### To be done
Write the line that includes "How large a" and all subsequent lines, exactly as written, and nothing more.

━━━━━ Recorded data ━━━━━

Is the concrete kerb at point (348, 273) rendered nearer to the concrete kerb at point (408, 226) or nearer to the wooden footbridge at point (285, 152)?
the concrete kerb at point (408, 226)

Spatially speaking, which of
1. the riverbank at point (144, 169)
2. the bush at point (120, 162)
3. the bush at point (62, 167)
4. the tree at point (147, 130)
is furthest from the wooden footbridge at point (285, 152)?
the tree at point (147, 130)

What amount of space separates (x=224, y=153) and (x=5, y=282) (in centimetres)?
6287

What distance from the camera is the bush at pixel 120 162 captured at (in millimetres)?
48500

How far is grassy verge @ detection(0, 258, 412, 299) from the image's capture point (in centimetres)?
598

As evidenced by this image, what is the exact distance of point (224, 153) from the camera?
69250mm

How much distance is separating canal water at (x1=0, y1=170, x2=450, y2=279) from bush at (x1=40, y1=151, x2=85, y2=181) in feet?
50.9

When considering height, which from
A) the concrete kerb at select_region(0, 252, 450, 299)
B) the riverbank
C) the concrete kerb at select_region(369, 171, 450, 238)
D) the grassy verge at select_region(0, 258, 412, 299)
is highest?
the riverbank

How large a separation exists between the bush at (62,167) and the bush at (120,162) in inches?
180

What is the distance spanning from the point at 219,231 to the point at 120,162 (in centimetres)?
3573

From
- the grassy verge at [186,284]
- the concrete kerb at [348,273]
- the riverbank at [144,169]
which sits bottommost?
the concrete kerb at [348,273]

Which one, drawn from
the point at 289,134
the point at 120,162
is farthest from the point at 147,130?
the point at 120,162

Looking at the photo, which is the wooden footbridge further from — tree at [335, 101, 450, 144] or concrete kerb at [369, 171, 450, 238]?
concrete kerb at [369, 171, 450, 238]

━━━━━

### Task result
How large a separation exists between the bush at (62,167) and the bush at (120,162) in inches?
180

What is the distance spanning from the point at 219,231 to the point at 120,162 (in centimetres)?
3573

From
- the grassy verge at [186,284]
- the concrete kerb at [348,273]
- the riverbank at [144,169]
which sits bottommost?
the concrete kerb at [348,273]

Which one, drawn from
the point at 289,134
the point at 120,162
is farthest from the point at 147,130?
the point at 120,162

Looking at the photo, which is the wooden footbridge further from — tree at [335, 101, 450, 144] or concrete kerb at [369, 171, 450, 238]?
concrete kerb at [369, 171, 450, 238]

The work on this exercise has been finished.